= Yavuz Bülent Bâkiler =

Turkish poet (1935 or 1936 – 2025)

Yavuz Bülent Bâkiler (1935 or 1936 – 28 September 2025) was a Turkish poet and writer.

== Life ==
Yavuz Bülent Bâkiler was of Azerbaijani Turkic origin. His ancestors migrated from the Karabakh region of Azerbaijan to Sivas, where he was born. He completed his primary and secondary education in Sivas, Gaziantep and Malatya. In 1960, he graduated from the Faculty of Law at Ankara University, after which he briefly worked at the newspaper Yeni İstanbul.

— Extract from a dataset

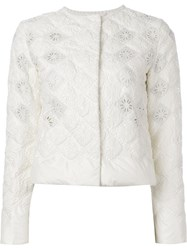 Ermanno Scervino Quilted Jacket White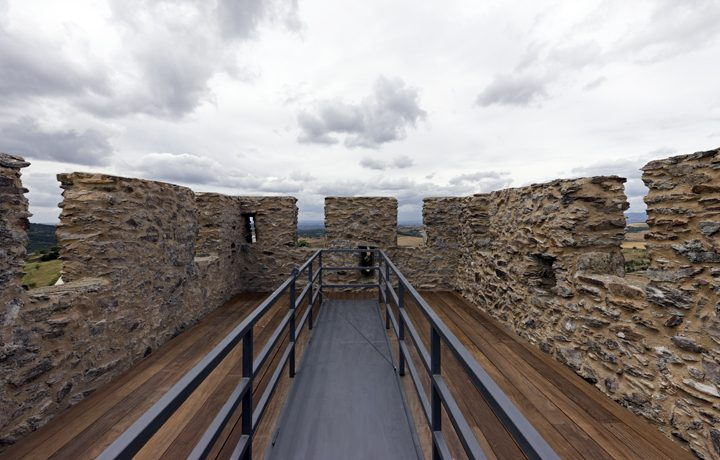 castelo_de_mogadouro_2_103378258454e1d3e7aea08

While serving as a rapporteur at the TRT Ankara Radio Program Department, he prepared and presented various cultural programs. Between 1969 and 1975, he practiced law in Sivas. He also served as the provincial head of the Justice Party and was nominated as both mayoral and parliamentary candidate.

From 1975 to 1976 he was legal adviser at the Prime Ministry Undersecretariat of Land and Agricultural Reform, and from 1976 to 1979 he worked at Ankara Television. In 1979–1980 he served as Deputy Undersecretary at the Ministry of Culture and Tourism. After the 1980 Turkish coup d'état, he was appointed as an adviser and continued in the ministry until 1992. He then worked for two years as an adviser to the Prime Ministry before retiring in 1994.

Bâkiler's first poem appeared in Türk Sanatı magazine in 1953. Later his poems were published in local magazines and newspapers. For many years he wrote columns for Tercüman and Türkiye. He resigned from Türkiye newspaper on 24 March 2013.

Bâkiler died on 28 September 2025, at the age of 89. After the funeral prayer at Marmara University Faculty of Theology, a ceremony was held at the Ay Yıldız Mosque in Sivas, and he was buried in the family cemetery at Yukarı Tekke Cemetery.